▶ [Document text]:
— start —
# Will the 721 ever get Event Based Recording (EBR/NBR)?



## rathergood (Jul 29, 2003)

Subject says it all.


----------



## Chukee (Jan 13, 2004)

You will just have to wait and see. Setting aside rumors on this board about 721 not getting NBR, it was told by everyone that the 721 would be the last to be getting NBR by the guys on technical forum show. The next charlie chat is days away. I cant see him ignoring this question this time. Watch the next charlie chat and see if he gives us the shaft again or if he stands by his word and gives us all NBR.


----------



## Jacob S (Apr 14, 2002)

I would think that the most expensive receivers (the 921 and 721) would get NBR before the 501/508/510 receivers although there are fewer 721's and 921's out there.


----------



## Link (Feb 2, 2004)

The receivers with the VOD fee (510, 522, and 921) will probably get NBR and the 501, 508, and 721 will not since there is no VOD fee for these models.

I have 2 721s and they can keep their NBR if they are going to start charging at 4.99 fee PER RECEIVER. I'd change to Tivo before I'd pay $10 a month for a so-called VOD fee.


----------



## Jacob S (Apr 14, 2002)

Dish knows they cant get the DVR fee out of the grandfathered DVR's.


----------



## Scott Greczkowski (Mar 21, 2002)

I talked with Mark Jackson about this yesterday at CES, and again no DVR will be getting NBR (They are calling it name based recording again) except for the 522 and all future DVRs.

When I told him that customers felt used by Dish because of this, he just shruged his shoulders like he didn't care.

Kind of Sad actually.


----------



## Mike D-CO5 (Mar 12, 2003)

With the upcoming mpeg 4 conversion and the swapping out of all hd receivers I doubt they care about the older dvrs and their failed promises. Rupert is putting the screws to old Charlie and he better keep up or he will be left behind. In fact he better find a company with deep pockets or he will be selling out anyway . Directv is now pushing ahead with hd and whole house media servers that Dish is still only talking about like the mythical 544 , 4 tuner dvr.
— end —
Records on spatial positioning
— start —
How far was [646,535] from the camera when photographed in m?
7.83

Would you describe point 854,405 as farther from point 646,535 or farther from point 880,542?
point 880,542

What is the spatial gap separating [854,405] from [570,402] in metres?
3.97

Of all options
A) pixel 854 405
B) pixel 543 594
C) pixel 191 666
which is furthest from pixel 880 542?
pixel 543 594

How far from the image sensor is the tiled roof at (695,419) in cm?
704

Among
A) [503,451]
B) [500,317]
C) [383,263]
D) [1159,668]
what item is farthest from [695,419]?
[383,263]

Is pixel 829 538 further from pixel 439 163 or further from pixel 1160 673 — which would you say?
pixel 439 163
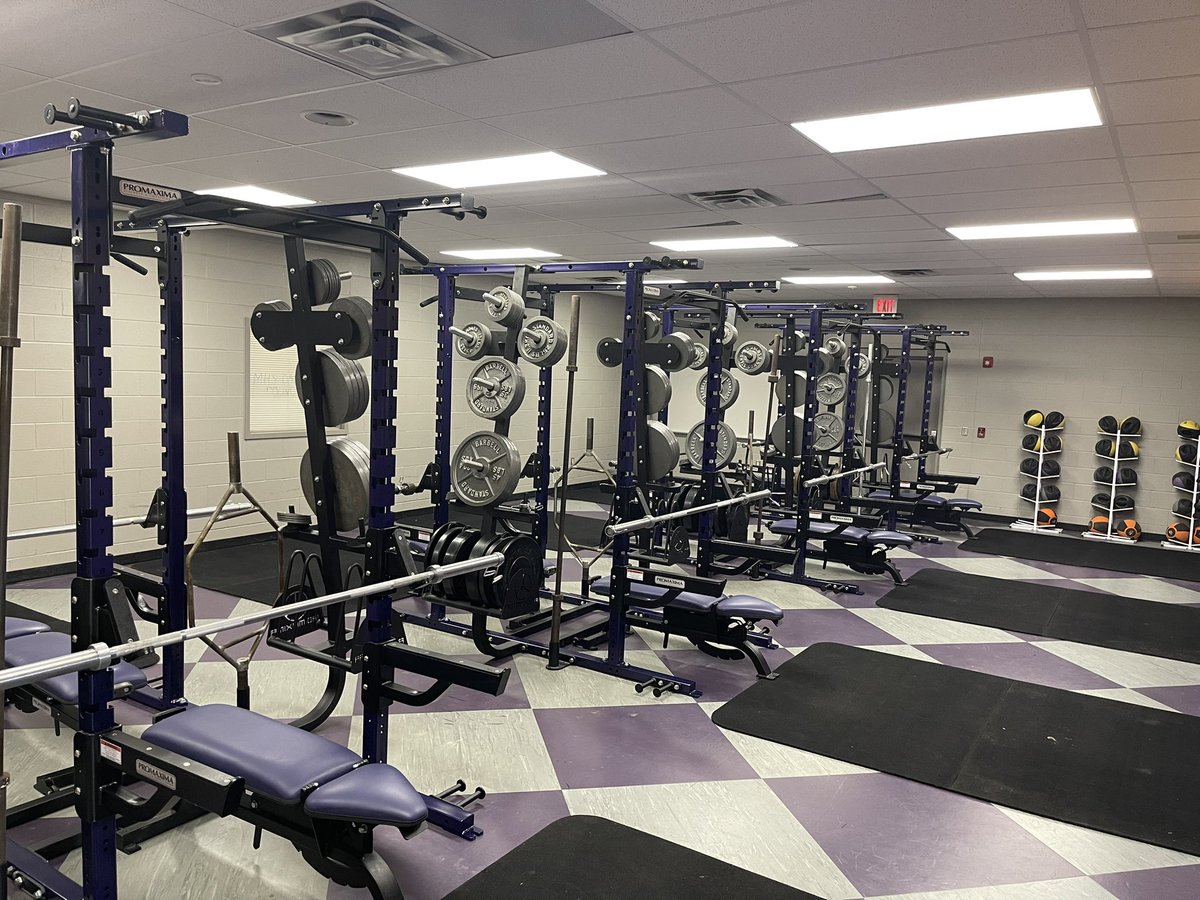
— end —
▶ [Exercises to complete]:
(1) In the forum thread, what name did Scott Greczkowski say they are now calling NBR again?
(2) Rewrite everything in the records from the line containing "How far from" down to the end of the records as a JSON list of strings, one per line, skipping blank lines and leaving out the pictures.
The forum thread and the records come from unrelated sources.

▶ [Worked answers]:
(1) Name based recording.

(2)
[
  "How far from the image sensor is the tiled roof at (695,419) in cm?",
  "704",
  "Among",
  "A) [503,451]",
  "B) [500,317]",
  "C) [383,263]",
  "D) [1159,668]",
  "what item is farthest from [695,419]?",
  "[383,263]",
  "Is pixel 829 538 further from pixel 439 163 or further from pixel 1160 673 — which would you say?",
  "pixel 439 163"
]